WORK REQUIRED » Reproduce exactly the lines from the one containing "Conor Washington vs" through the end of the listing, minus the pictures.

DATASET EXTRACT »
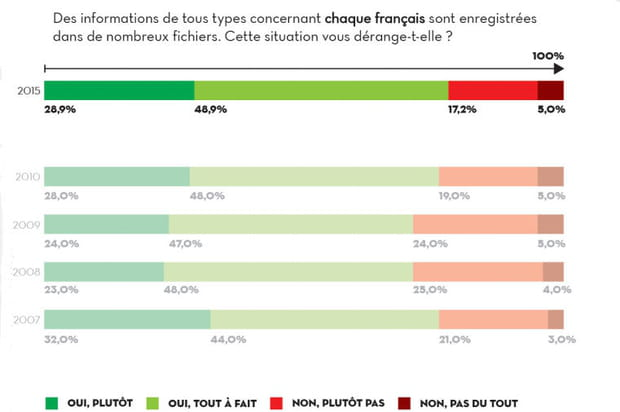 Près de 78% des Français gênés par la collecte d'informations personnelles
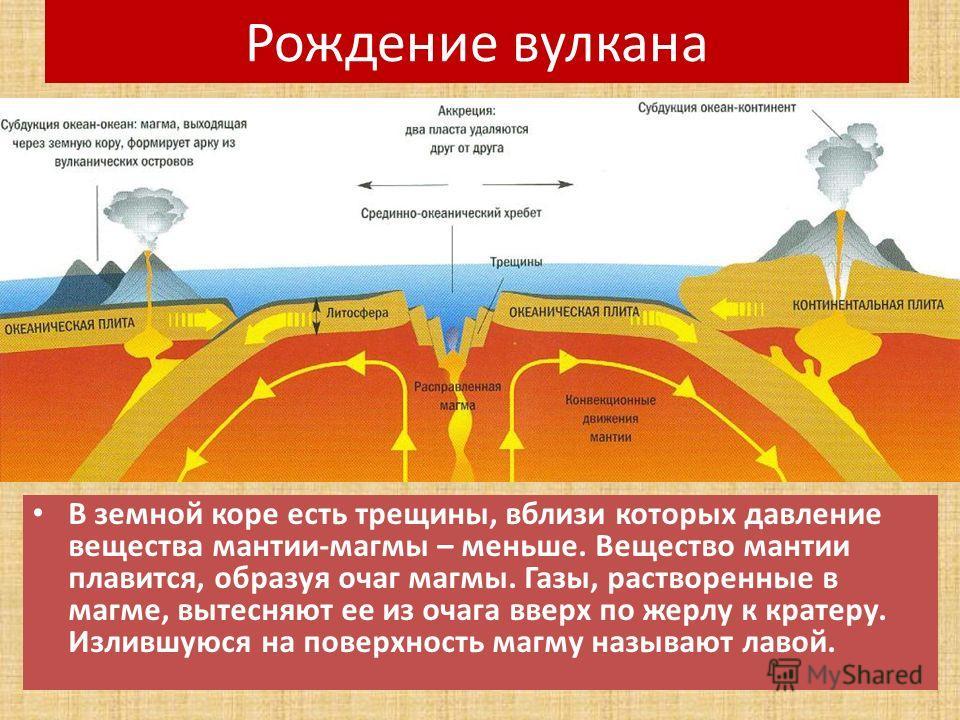 Рождение вулкана В земной коре есть трещины, вблизи которых давление вещества мантии-магмы – меньше. Вещество мантии плавится, образуя очаг магмы. Газы, растворенные в магме, вытесняют ее из очага вверх по жерлу к кратеру. Излившуюся на поверхность м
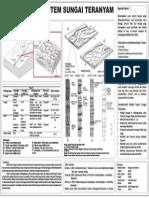 141195568 Poster Prinsip Stratigrafi Braided Stream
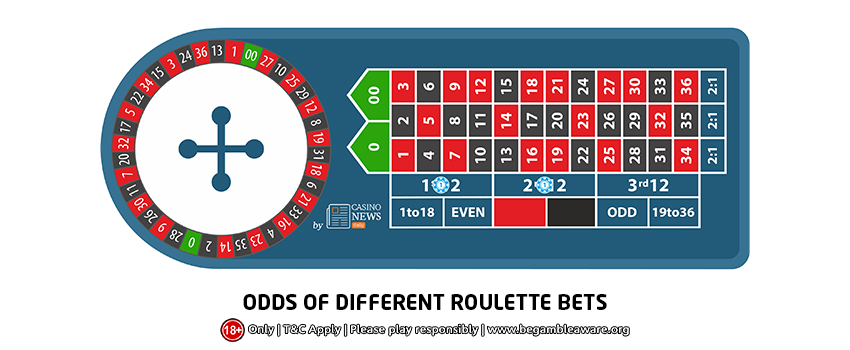 Odds of Different Roulette Bets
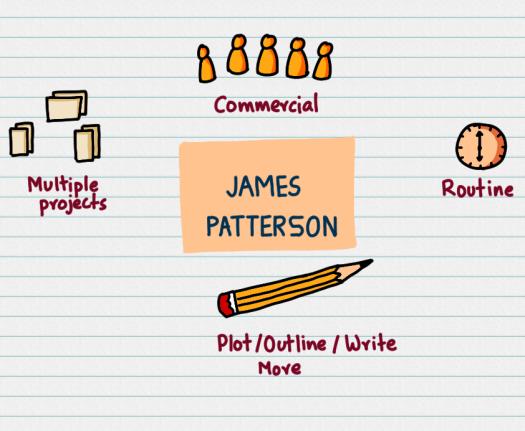 james-patterson.png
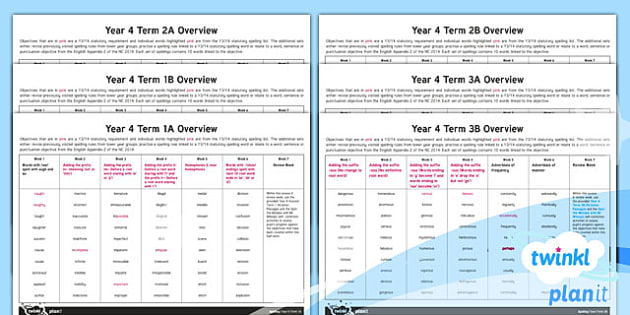 Year 4 PlanIt Spelling Overview Pack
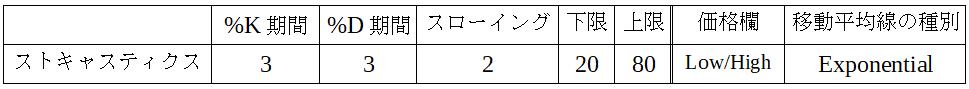 表3.PNG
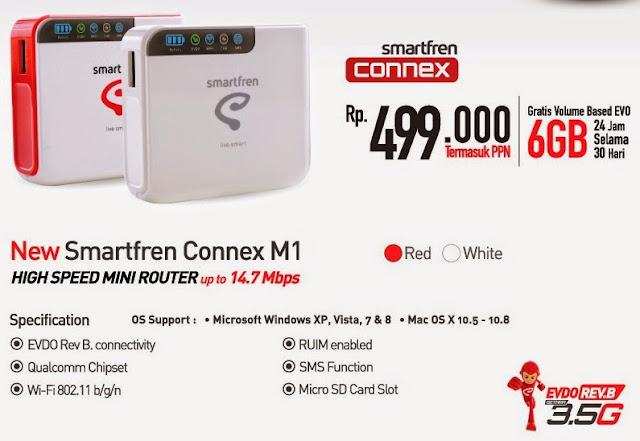 Smartfren Luncurkan Modem Terbaru Dengan Fitur Powerbank dan Wireless Storage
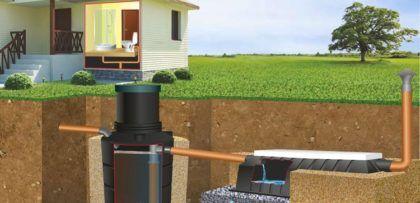 Схема автономной канализации для очистки бытовых стоков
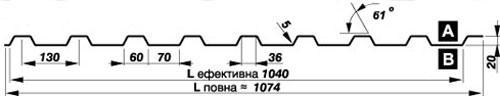 PROFNASTIL-PRUSZYNSKI-T 20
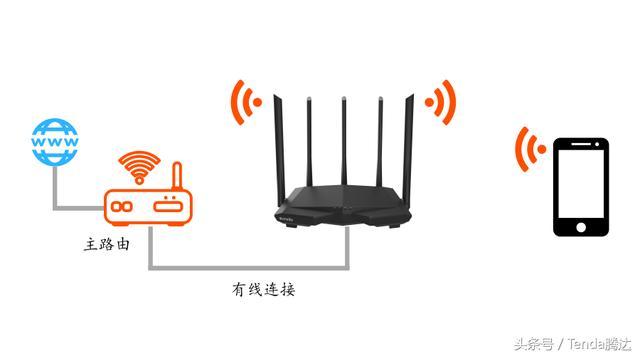 干货 如何增加路由器的无线带机量?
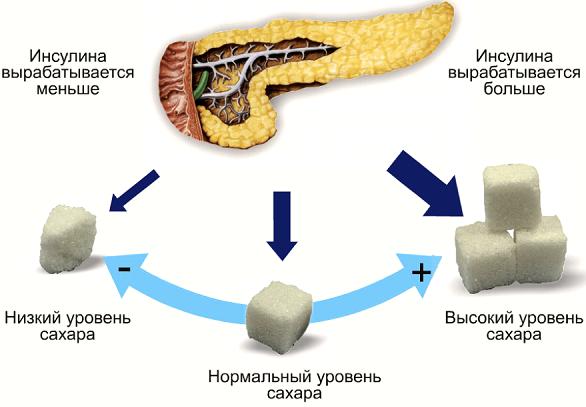 отклонение от нормы сахара в крови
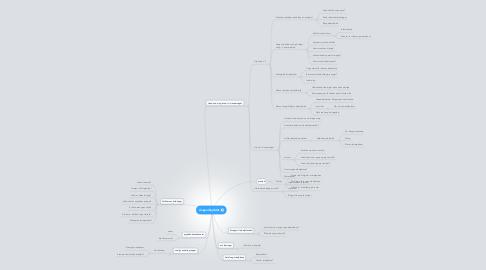 Mind Map: Ungearbejdsløs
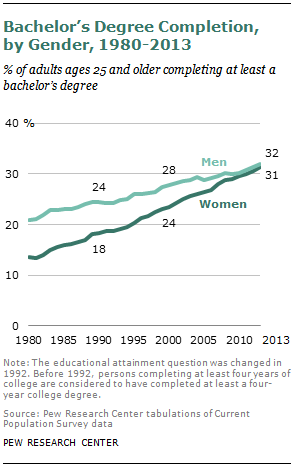 Bachelor's Degree Completion, by Gender, 1980-2013
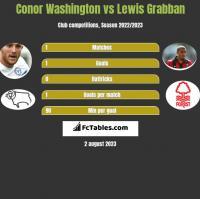 Conor Washington vs Lewis Grabban h2h player stats
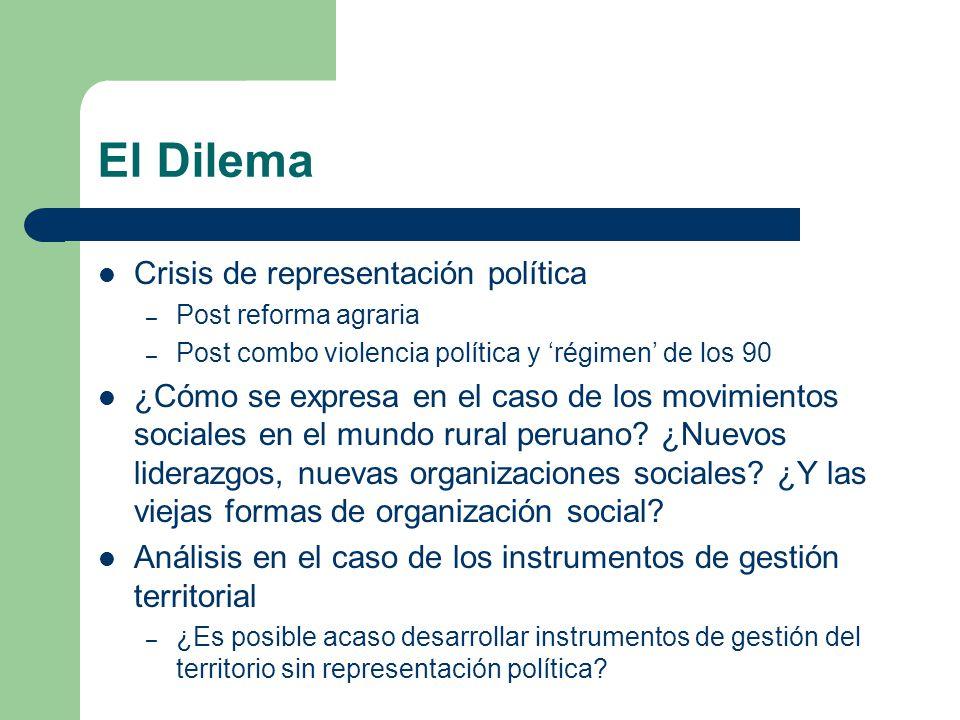 El Dilema Crisis de representación política – Post reforma agraria – Post combo violencia política y régimen de los 90 ¿Cómo se expresa en el caso de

ANSWER BOX »
 Conor Washington vs Lewis Grabban h2h player stats
 El Dilema Crisis de representación política – Post reforma agraria – Post combo violencia política y régimen de los 90 ¿Cómo se expresa en el caso de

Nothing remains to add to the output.